> [Work instruction]: Could you return each line from the one bearing "Navy officers stand" through the last line of the entries, exactly as it stands, with no pictures?

> [Given data]:
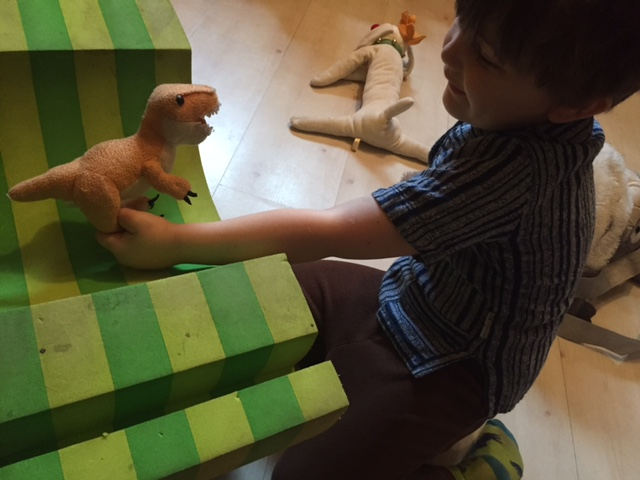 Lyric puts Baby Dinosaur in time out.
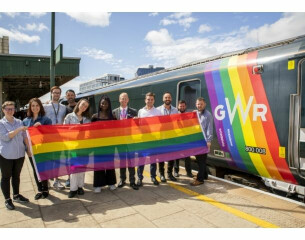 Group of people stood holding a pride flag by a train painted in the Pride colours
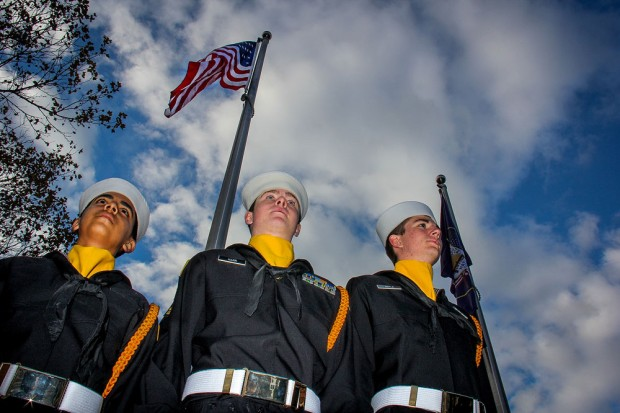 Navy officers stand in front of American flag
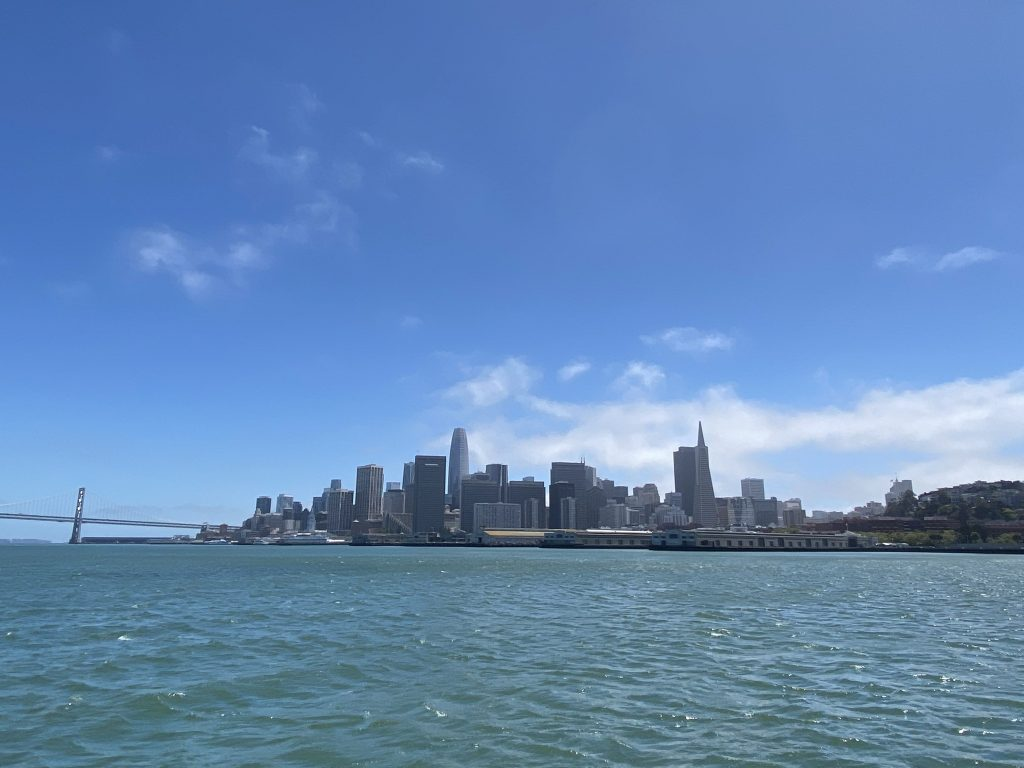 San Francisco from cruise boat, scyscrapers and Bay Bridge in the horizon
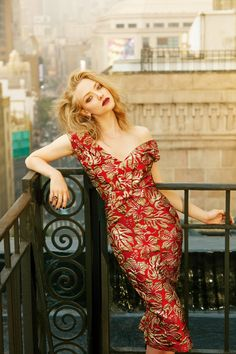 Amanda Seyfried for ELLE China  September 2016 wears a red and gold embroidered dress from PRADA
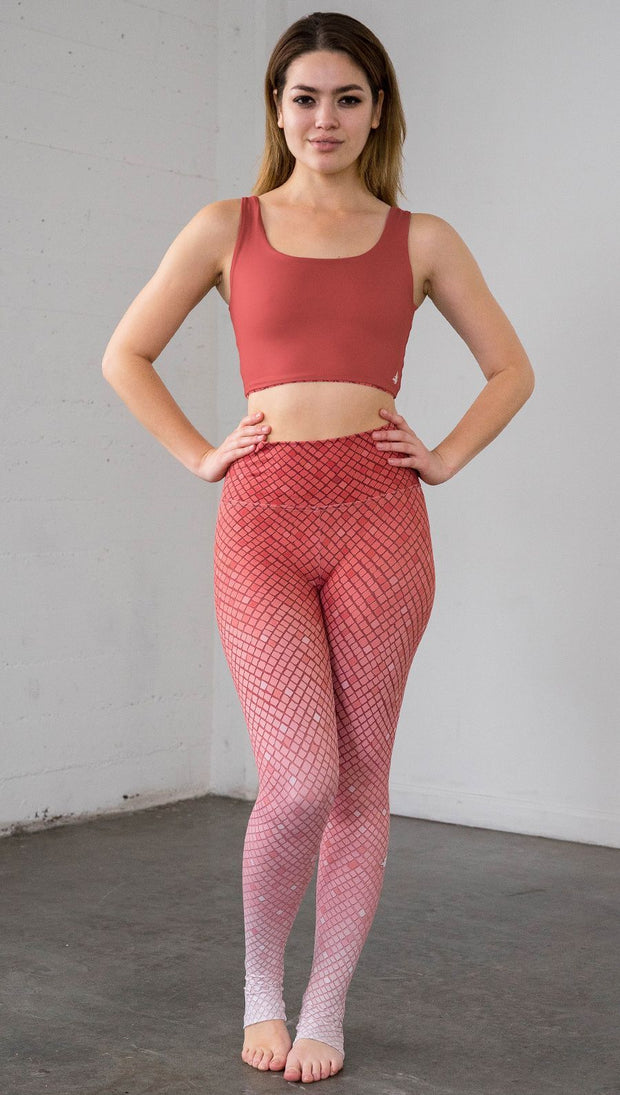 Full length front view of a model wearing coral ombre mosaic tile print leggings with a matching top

> [Response to the task]:
 Navy officers stand in front of American flag
 San Francisco from cruise boat, scyscrapers and Bay Bridge in the horizon
 Amanda Seyfried for ELLE China  September 2016 wears a red and gold embroidered dress from PRADA
 Full length front view of a model wearing coral ombre mosaic tile print leggings with a matching top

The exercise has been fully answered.